Year 738 (DCCXXXVIII) was a common year starting on Wednesday (link will display the full calendar) of the Julian calendar. The denomination 738 for this year has been used since the early medieval period, when the Anno Domini calendar era became the prevalent method in Europe for naming years.

Events 
 By place 
 Europe 
 Charles Martel, Merovingian mayor of the palace, begins a campaign against the Saxons (in modern-day Westphalia) on the northeast frontier. They are subdued and must pay him tribute.
Moors under Uqba ibn Al-Hajjaj cross the Pyrenees into France. Uqba fortifies Narbonne and reconquers Avignon, Arles, Nimes.

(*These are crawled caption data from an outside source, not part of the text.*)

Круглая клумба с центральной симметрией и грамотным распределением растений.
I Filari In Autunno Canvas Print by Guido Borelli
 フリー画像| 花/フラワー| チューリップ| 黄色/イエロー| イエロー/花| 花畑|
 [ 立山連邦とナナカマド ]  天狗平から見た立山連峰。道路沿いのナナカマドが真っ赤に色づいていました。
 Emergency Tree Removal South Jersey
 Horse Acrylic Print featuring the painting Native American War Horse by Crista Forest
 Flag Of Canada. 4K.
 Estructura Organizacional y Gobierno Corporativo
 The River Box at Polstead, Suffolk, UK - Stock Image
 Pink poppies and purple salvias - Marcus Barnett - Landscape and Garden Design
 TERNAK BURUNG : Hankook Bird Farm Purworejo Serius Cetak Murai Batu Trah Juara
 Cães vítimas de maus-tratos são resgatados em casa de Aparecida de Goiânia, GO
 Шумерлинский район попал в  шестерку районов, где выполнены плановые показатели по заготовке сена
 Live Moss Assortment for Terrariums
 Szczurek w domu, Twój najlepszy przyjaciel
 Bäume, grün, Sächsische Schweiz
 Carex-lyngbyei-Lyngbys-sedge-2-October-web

He then advances into Provance, and penetrates as far as Piedmont; he then heads North, and conquers Dauphiné, destroying the city of Saint-Paul, taking Valence, Vienne and Lyón, which he uses as a base to attack Bourgogne.
 Kormesiy, ruler (khagan) of the Bulgarian Empire, is deposed by the nobility. He is replaced on the throne by his son Sevar, who is a descendant of the royal Dulo clan.
 Felice Cornicola is appointed hypatos (Byzantine consul) and magister militum of Venice.

 Britain 
 King Swæfberht of Essex dies after a 23-year reign. He is succeeded by Saelred, a minor member of the Essex royal family.   

 Mesoamerica 
 The Mayan city-state Xukpi (Copán) is defeated by a rival city-state, Quiriguá. Xukpi leader Uaxaclajuun Ub'aah K'awiil ("Eighteen Rabbit") is deposed thereafter.

 By topic 
 Religion 
 Boniface visits Rome, and is made papal legate of the Frankish Kingdom. He establishes many bishoprics in Bavaria.

Births 
 Abu Yusuf, Arab jurist and chief adviser (approximate date)
 Chengguan, Chinese Buddhist monk (d. 839)

Deaths 
 January 26 – John of Dailam, Syrian monk (b. 660)
 May 3 – Uaxaclajuun Ub'aah K'awiil, Mayan ruler (ajaw)
 Áed mac Colggen, king of the Uí Cheinnselaig (Ireland)
 Asad ibn Abdallah al-Qasri, Arab governor
 Dluthach mac Fithcheallach, king of Uí Maine (Ireland)
 Fáelán mac Murchado, king of Leinster
 Maslama ibn Abd al-Malik, Arab general 
 Suluk, Turkic ruler (khagan) of the Turgesh
 Swæfberht, king of Essex

In fiction 
 In the fiction of H. P. Lovecraft, Abd Al Azred, Muslim-kafir scholar and scientist, is killed in Damascus city market. His treatise on religion, the Al-Azif, is published soon thereafter.